Important Concepts on Permutation

Permutation

Number of permutations of ‘n’ different things taken ‘r’ at a time is given by:-

ⁿP_r       =            n!/(n-r)!

Proof:     Say we have ‘n’ different things a₁, a₂……, a_n.

Clearly the first place can be filled up in ‘n’ ways. Number of things left after filling-up the first place = n-1

So the second-place can be filled-up in (n-1) ways.
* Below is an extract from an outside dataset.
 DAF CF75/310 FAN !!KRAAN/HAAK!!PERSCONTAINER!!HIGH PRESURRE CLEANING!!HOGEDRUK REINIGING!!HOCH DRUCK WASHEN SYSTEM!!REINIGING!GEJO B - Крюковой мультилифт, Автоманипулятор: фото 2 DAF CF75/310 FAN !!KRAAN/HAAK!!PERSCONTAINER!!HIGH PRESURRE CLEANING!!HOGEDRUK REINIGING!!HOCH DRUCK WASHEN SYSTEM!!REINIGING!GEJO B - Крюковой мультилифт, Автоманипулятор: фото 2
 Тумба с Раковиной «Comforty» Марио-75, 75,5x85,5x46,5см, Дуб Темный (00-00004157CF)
Now number of things left after filling-up the first and second places = n - 2

Now the third place can be filled-up in (n-2) ways.
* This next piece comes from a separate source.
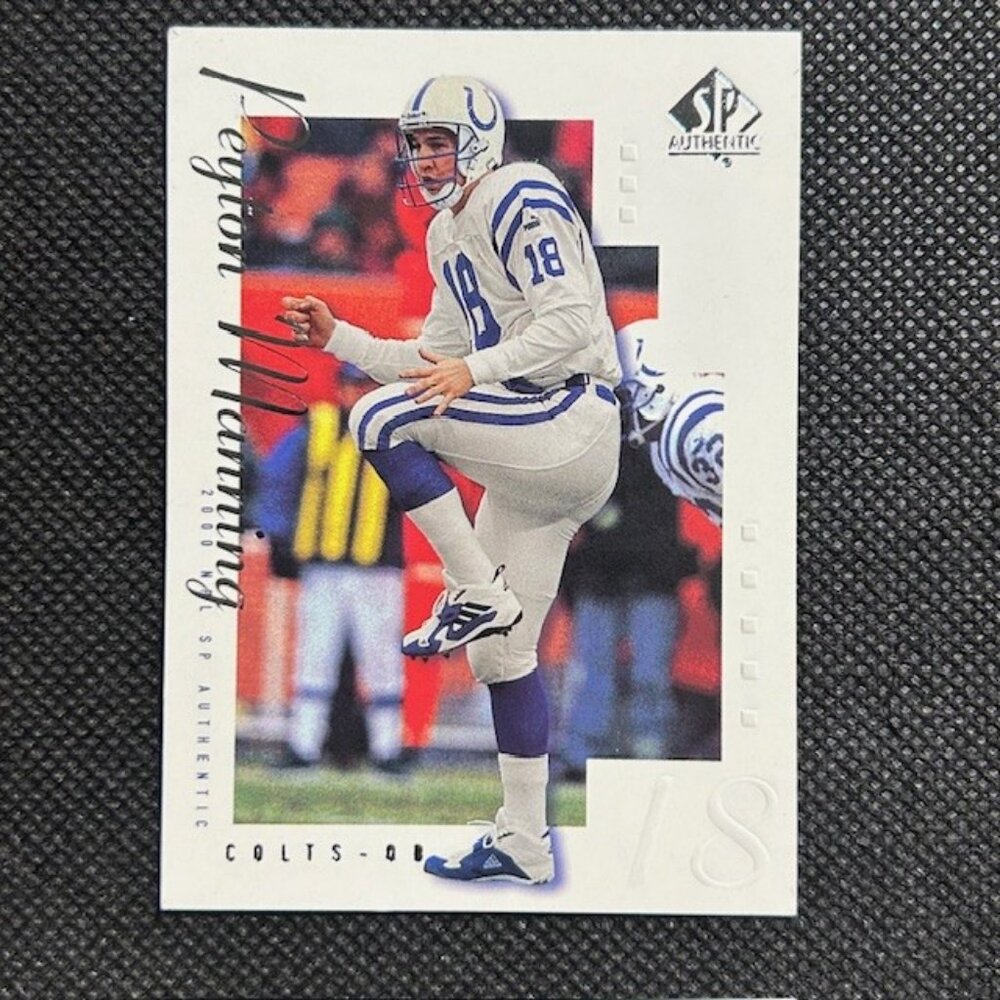2000 SP Authentic #35 Peyton Manning Indianapolis Colts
Thus number of ways of filling-up first-place = n

Number of ways of filling-up second-place = n-1

Number of ways of filling-up third-place = n-2

Number of ways of filling-up r-th place = n – (r-1) = n-r+1

By multiplication – rule of counting, total no. of ways of filling up, first, second --  rth-place together :-

n (n-1) (n-2) ------------ (n-r+1)

Hence:
ⁿP_r       = n (n-1)(n-2) --------------(n-r+1)

= [n(n-1)(n-2)----------(n-r+1)] [(n-r)(n-r-1)-----3.2.1.] / [(n-r)(n-r-1)] ----3.2.1

ⁿP_r = n!/(n-r)!

Number of permutations of ‘n’ different things taken all at a time is given by:-

ⁿP_n               =         n!

Proof   :
Now we have ‘n’ objects, and n-places.

Number of ways of filling-up first-place  = n

Number of ways of filling-up second-place = n-1

Number of ways of filling-up third-place  = n-2

Number of ways of filling-up r-th place, i.e. last place =1

Number of ways of filling-up first, second, --- n th place
= n (n-1) (n-2) ------ 2.1.

ⁿP_n =  n!

Concept. 

We have   ⁿP_r  =     n!/n-r

Putting r = n, we have :-

ⁿP_r  =   n! / (n-r)

But   ⁿP_n  =  n!

Clearly it is possible, only when  n!  = 1

Hence it is proof that     0! = 1

Note : Factorial of negative-number is not defined. The expression  –3! has no meaning.